How do you smelt aluminum?
- What is smelting
- The Bayer process
- The Hall-Héroult process
- Applications of extracted aluminum
Aluminum alloys are some of the most widely used metal alloys in the world for the purpose of manufacturing. This is due to its special qualities that have enabled the technological advancements of a number of industries such as aerospace manufacturing, the automotive industry, as well as the construction industry. Similar to its local stainless steel counterparts, manufacturers often use aluminum due to its good flexibility, optimal strength-to-weight ratio, and recyclability.
Despite all that can be said about the flexible alloy, it is also important to know the essential processes involved in their life cycle from creation to production, and eventually, their end of life and recycling phases. In particular, smelting is one of those processes that most people aren’t too familiar with despite its relative importance in the production of various metal alloys. To help update your knowledge on aluminum smelting specifically, here is what you need to know.
What is smelting
Put simply, smelting is the core process behind the extraction of aluminum and without it, it is near impossible to do so. While aluminum is the third most abundant element in the earth’s crust (accounting for about 1.59% of the planet’s mass) after oxygen and silicon, it is rarely found in its natural form.
Pure aluminum is highly reactive and easily bonds to the elements that can be found near it. The most common elements it bonds with are the previously mentioned oxygen and silicon, forming oxides and silicates (respectively) that usually found bound to rocks in a polymorphic state. Common aluminum-containing minerals include garnet, turquoise, beryl, and cryolite. However, the mineral bauxite is the one that is responsible for its commercial viability and is the mineral involved in smelting. This is because it has high aluminum content and is relatively low in impurities. In terms of yield, it takes about 4 tons of high-quality bauxite to produce 2 tons of alumina, from which 1 ton of aluminum can be made.
The Bayer process
The smelting process, which converts bauxite into pure aluminum, has two distinct steps. The first is called the Bayer process, named after Carl Bayer who developed the process in 1888. This method is used to extract alumina (aluminum oxide) from the bauxite. Bauxite ore is comprised of hydrated aluminum oxides that are mixed with other elements such as iron. The ore is heated in a pressure vessel while caustic soda, a sodium hydroxide solution, is added at a temperature between 150 and 200 degrees Celsius.
This process extracts the aluminum in the ore through dissolution and produces the soluble sodium aluminate while the rest of the compounds in bauxite remain in their solid form. The impurities of the resulting sodium aluminate are filtered through a rotary sand trap or other sifting methods. From there, aluminum hydroxide is precipitated from the sodium aluminate, which is then calcinated to produce alumina.
The Hall-Héroult process
The next major step is called the Hall-Héroult process which is an electrolytic process that was developed by Charles Hall and Paul Héroult in 1886. This process involves the dissolution of the alumina in molten synthetic cryolite, an uncommon mineral that makes the dissolving process easier thanks to its lower melting point and electrical conductivity.
This is where the electrolysis begins, where the liquid aluminum will be deposited at the cathode.
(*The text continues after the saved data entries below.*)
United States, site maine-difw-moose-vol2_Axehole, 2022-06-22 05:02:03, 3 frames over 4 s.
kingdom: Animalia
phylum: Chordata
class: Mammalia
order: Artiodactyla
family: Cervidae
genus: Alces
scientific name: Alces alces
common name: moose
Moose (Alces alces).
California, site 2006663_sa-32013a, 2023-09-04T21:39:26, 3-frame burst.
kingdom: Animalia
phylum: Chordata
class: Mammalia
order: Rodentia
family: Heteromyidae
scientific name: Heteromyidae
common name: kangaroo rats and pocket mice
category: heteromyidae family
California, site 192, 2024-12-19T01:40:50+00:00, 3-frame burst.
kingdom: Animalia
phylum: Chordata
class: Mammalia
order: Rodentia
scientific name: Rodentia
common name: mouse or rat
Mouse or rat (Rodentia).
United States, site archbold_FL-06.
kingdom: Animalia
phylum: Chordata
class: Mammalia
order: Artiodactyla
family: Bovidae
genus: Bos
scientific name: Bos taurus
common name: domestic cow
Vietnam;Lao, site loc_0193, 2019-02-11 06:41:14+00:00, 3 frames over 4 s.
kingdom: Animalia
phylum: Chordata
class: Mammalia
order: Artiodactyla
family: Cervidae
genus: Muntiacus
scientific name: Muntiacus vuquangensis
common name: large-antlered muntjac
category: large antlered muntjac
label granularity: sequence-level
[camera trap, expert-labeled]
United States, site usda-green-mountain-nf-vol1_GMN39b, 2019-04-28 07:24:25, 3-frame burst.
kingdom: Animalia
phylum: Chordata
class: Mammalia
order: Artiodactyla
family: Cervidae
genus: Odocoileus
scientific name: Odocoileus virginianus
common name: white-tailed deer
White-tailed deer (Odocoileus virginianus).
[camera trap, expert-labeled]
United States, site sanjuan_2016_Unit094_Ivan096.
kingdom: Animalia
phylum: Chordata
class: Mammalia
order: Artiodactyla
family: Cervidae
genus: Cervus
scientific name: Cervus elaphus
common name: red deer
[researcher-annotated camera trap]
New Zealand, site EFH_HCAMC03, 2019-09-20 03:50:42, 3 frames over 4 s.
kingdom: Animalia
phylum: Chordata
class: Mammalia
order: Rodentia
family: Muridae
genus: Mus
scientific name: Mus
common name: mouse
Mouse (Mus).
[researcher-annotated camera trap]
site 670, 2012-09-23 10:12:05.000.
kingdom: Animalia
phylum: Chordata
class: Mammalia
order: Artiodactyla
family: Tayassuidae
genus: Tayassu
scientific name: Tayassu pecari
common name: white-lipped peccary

The oxygen from the alumina will combine with the carbon to produce carbon dioxide. Usually, aluminum smelters require a great deal of electricity to execute properly. This is the reason why smelters are built near large power stations. It is also not uncommon to see smelters near ports because alumina is usually imported from other countries.
From there, the molten aluminum can be poured into molds that form the standard factory ingot. At this stage, the aluminum is about 99.8% pure and can now be used to make a wide variety of aluminum alloys or be further refined to produce superpure aluminum (99.99% pure).
Applications of extracted aluminum
Once the extraction process is done, aluminum can be used for a wide variety of applications. The most apparent application is in the construction and manufacturing industry. Just like local stainless steel, products and structures made using a form of aluminum alloy are almost always maintenance free because of its inherent corrosion resistance. Meanwhile, superpure aluminum is used in the electricity/electronics industry as an excellent conductor of electricity.
As you’ve read, it is not that simple to extract aluminum. Thanks to the development of smelting during the late 1800s, the world gets to enjoy the benefits of using aluminum for all the purposes stated above and more. As technology continues to develop, the smelting process at all stages will eventually become more effective and efficient. This will result in cheaper alloys on the market and more innovation with regards to its use.